You need a formal document that outlines:

  1. What records you keep and for how long
     
  2. Where they are stored, identifying specific cloud folders or locked cabinets
     
  3. Who has access, listing specific roles or departments
     
  4. Disposal methods specifying how you ensure data is unrecoverable after deletion

 

Final thoughts 

This is an area where taking the time for a system cleanup can really pay off. Because when your employee files are organized and retained for the proper length of time, you’re in a much better position to handle payroll questions, leave issues, unemployment claims, and employment disputes without scrambling to reconstruct the facts… after the fact.

I can help you put retention rules around your employee documents and build a process that makes sense for the way your Frederick business actually operates.

calendly.com/jallencpa

 

FAQs

“What is the ‘7-year rule’ for employee record retention?”

While many business owners follow a “keep everything for seven years” rule, it is not a one-size-fits-all requirement. The IRS and FLSA generally require payroll records to be kept for at least 4 to 7 years to satisfy IRS and FLSA audits. But some documents, like I-9 forms, can be tossed sooner, while retirement plan records and OSHA medical files must be kept much longer (sometimes up to 30 years).

“How long does the IRS require employers to keep payroll records?”

The IRS generally requires employers to keep all records of employment taxes for at least 4 years after the date the tax becomes due or is paid, whichever is later. This includes amounts and dates of wage payments, tax deposits, and copies of filed tax returns.
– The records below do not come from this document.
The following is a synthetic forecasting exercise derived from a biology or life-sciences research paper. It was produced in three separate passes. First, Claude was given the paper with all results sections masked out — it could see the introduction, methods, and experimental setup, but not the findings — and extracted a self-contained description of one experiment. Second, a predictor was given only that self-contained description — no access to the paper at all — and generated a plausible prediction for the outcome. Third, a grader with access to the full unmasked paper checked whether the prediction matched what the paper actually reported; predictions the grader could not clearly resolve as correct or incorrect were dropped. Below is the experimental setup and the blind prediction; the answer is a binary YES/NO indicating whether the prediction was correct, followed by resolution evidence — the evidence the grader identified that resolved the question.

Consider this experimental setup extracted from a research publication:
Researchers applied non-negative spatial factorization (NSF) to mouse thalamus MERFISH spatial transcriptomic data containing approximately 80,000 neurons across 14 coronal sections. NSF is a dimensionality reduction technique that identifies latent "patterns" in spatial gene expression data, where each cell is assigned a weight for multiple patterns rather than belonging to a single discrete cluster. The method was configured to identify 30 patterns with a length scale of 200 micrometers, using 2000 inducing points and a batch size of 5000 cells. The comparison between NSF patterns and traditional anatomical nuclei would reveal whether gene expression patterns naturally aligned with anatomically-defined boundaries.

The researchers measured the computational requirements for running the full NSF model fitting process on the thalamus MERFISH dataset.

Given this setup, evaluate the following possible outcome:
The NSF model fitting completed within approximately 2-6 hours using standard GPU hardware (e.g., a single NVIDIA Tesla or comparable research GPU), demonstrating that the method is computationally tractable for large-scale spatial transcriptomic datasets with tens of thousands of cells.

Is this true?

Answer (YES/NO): NO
“How far back can a payroll audit go?”

A standard federal payroll audit by the Department of Labor (DOL) typically looks back 2 years, or 3 years if they suspect a willful violation of the Fair Labor Standards Act. However, for tax purposes, the IRS can audit up to 6 years back if they find a substantial error on your returns.

“What are the penalties for not keeping proper payroll records?”

Failure to maintain accurate payroll records can lead to significant back-pay liability, liquidated damages, and civil money penalties from the Department of Labor (DOL). Without records like timecards and wage tables, a court may have to depend on an employee’s memory of hours worked.

How long can employers keep employee records for terminated employees?”

For terminated employees, you must keep Form I-9 for either 3 years after the date of hire or 1 year after the date employment ended, whichever is later. I recommend storing these in a separate folder from general personnel files to ensure they can be audited quickly without exposing other private data.

“What should not be kept in an employee’s personnel file?”

To protect privacy and limit legal liability, you should never keep the following in a general personnel file:

  • Medical records: Keep FMLA, doctors’ notes, and disability accommodations in a separate, confidential medical file.
     
  • I-9 Forms: These should be stored in a separate binder or digital folder for all employees.
     
  • Investigation notes: Sensitive notes regarding internal investigations or legal disputes should be kept in a separate “litigation” or “investigation” file.
     
  • Personal information: Avoid keeping social security card copies (unless required for I-9) or credit reports in the general file.